--- Start ---

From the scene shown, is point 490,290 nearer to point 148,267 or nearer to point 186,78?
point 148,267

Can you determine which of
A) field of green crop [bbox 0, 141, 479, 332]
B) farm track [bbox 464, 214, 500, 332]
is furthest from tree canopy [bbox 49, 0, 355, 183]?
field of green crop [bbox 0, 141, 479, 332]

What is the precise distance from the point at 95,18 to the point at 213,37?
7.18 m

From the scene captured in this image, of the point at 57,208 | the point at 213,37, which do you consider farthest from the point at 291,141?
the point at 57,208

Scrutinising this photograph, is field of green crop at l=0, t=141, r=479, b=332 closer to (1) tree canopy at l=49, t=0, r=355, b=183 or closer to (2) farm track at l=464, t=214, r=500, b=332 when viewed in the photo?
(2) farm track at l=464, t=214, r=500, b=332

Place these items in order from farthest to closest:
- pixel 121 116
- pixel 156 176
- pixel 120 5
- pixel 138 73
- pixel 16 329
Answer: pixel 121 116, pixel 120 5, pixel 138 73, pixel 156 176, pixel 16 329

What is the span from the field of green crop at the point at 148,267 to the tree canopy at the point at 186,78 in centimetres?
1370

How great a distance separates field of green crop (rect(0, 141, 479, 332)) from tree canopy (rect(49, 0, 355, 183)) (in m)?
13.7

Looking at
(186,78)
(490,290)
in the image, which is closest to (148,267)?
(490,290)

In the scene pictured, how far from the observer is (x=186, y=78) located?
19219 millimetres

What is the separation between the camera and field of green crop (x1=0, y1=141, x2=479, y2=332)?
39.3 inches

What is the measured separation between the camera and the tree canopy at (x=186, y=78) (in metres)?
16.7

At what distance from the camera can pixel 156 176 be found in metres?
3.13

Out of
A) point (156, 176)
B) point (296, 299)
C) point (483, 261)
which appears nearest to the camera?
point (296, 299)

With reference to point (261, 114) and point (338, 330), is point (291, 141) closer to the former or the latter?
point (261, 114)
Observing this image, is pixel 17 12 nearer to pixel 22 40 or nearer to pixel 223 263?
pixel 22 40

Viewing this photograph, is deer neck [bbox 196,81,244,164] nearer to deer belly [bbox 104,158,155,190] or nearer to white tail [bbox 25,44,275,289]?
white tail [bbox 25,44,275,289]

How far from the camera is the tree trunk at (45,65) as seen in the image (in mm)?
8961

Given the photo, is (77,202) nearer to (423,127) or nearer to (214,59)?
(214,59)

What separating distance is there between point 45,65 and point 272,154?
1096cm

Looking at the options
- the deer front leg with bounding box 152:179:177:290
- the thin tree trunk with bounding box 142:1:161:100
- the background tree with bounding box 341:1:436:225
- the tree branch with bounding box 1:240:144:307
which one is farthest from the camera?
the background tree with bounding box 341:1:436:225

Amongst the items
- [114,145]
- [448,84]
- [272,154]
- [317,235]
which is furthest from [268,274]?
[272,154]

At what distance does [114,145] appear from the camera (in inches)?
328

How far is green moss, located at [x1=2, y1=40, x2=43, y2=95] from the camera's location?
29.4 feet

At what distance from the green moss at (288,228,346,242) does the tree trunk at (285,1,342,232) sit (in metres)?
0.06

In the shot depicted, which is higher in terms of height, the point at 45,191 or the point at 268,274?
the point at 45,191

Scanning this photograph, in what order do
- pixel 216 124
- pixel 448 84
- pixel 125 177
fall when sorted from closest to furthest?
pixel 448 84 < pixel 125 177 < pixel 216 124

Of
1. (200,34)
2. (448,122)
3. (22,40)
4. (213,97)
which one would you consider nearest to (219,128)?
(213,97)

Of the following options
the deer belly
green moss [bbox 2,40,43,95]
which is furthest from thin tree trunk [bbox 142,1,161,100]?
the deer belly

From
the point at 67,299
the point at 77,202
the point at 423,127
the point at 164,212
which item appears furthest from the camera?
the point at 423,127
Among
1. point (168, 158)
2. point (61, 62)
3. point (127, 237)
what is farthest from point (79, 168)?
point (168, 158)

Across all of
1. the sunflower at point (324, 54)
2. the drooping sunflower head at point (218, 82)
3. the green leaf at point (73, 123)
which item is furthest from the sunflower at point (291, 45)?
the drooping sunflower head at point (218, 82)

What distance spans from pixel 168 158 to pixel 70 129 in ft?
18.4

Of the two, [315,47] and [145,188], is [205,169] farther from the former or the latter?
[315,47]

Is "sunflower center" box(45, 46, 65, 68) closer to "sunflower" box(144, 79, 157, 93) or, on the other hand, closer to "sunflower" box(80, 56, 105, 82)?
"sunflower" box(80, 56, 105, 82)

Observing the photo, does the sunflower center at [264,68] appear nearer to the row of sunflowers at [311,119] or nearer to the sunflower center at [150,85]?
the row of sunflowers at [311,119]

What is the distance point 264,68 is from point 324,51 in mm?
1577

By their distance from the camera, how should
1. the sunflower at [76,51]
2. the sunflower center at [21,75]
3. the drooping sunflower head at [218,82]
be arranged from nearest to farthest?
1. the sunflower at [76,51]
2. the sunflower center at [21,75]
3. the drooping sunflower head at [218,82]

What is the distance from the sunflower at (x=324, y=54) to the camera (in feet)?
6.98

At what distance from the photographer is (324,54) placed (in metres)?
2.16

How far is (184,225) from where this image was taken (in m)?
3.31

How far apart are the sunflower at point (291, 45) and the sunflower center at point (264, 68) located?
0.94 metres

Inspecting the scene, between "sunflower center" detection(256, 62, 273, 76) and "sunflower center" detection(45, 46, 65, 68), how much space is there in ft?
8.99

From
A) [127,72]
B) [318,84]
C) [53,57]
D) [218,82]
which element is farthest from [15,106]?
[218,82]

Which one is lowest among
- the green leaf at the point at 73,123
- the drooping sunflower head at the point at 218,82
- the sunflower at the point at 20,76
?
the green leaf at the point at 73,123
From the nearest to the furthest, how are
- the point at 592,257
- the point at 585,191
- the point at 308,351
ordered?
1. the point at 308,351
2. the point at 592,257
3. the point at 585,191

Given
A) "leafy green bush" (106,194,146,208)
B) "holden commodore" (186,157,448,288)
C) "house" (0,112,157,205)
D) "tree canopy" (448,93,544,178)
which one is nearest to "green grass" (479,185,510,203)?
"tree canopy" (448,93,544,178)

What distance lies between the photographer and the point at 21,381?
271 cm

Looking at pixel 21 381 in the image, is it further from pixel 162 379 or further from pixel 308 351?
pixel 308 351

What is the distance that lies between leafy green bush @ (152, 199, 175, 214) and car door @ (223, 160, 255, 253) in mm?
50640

--- End ---

Requirement :: Reproduce the material word for word, from its first line through the line containing "Answer: pixel 121", including both ends.

Answer to this exercise ::
From the scene shown, is point 490,290 nearer to point 148,267 or nearer to point 186,78?
point 148,267

Can you determine which of
A) field of green crop [bbox 0, 141, 479, 332]
B) farm track [bbox 464, 214, 500, 332]
is furthest from tree canopy [bbox 49, 0, 355, 183]?
field of green crop [bbox 0, 141, 479, 332]

What is the precise distance from the point at 95,18 to the point at 213,37?
7.18 m

From the scene captured in this image, of the point at 57,208 | the point at 213,37, which do you consider farthest from the point at 291,141?
the point at 57,208

Scrutinising this photograph, is field of green crop at l=0, t=141, r=479, b=332 closer to (1) tree canopy at l=49, t=0, r=355, b=183 or closer to (2) farm track at l=464, t=214, r=500, b=332 when viewed in the photo?
(2) farm track at l=464, t=214, r=500, b=332

Place these items in order from farthest to closest:
- pixel 121 116
- pixel 156 176
- pixel 120 5
- pixel 138 73
- pixel 16 329
Answer: pixel 121 116, pixel 120 5, pixel 138 73, pixel 156 176, pixel 16 329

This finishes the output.